Instructions to follow:
Copy out the whole listing exactly as written, leaving the pictures behind.

Input data:
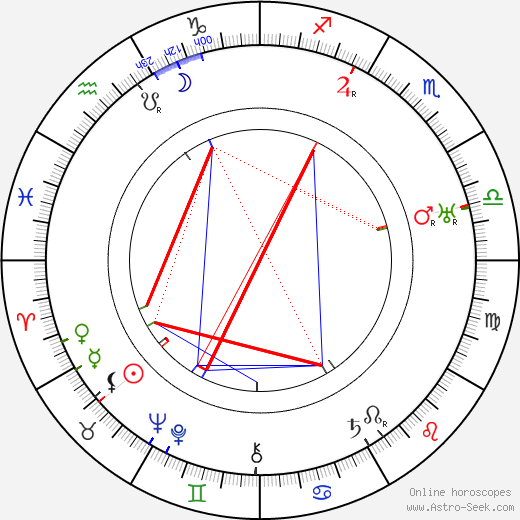 Alfons Fryland tema natale, oroscopo, Alfons Fryland oroscopi gratuiti, astrologia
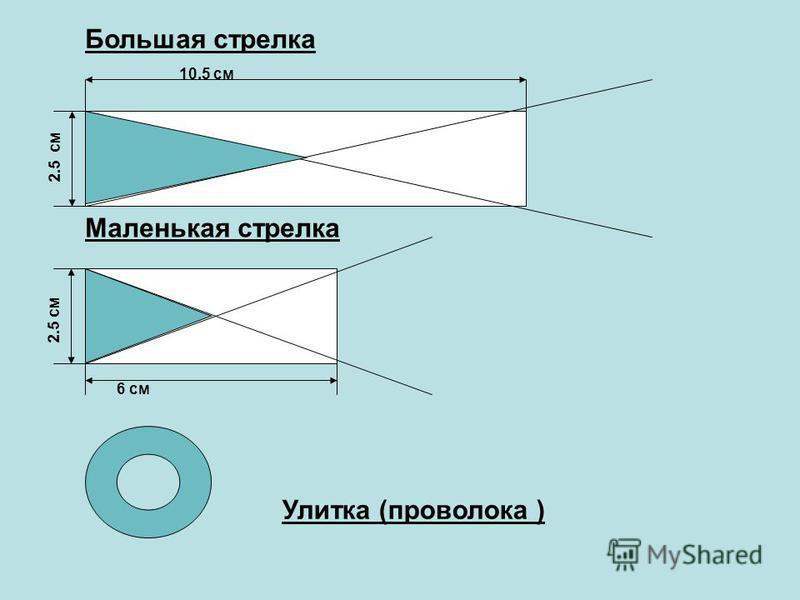 Большая стрелка Маленькая стрелка Улитка (проволока ) 2.5 см 10.5 см 6 см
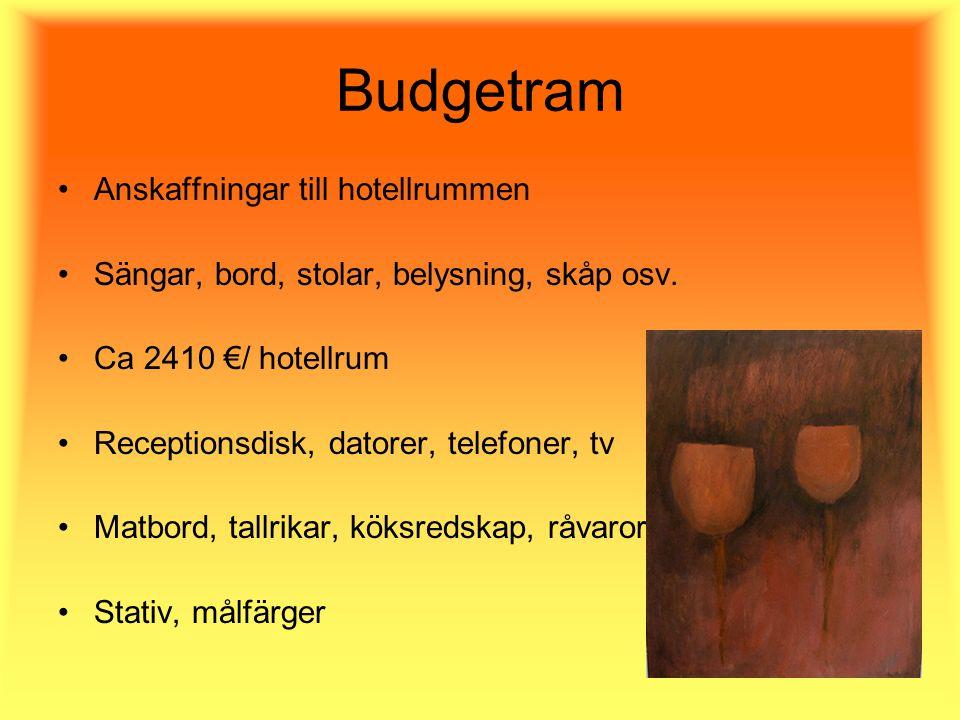 Budgetram Anskaffningar till hotellrummen Sängar, bord, stolar, belysning, skåp osv.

Exercise output:
 Alfons Fryland tema natale, oroscopo, Alfons Fryland oroscopi gratuiti, astrologia
 Большая стрелка Маленькая стрелка Улитка (проволока ) 2.5 см 10.5 см 6 см
 Budgetram Anskaffningar till hotellrummen Sängar, bord, stolar, belysning, skåp osv.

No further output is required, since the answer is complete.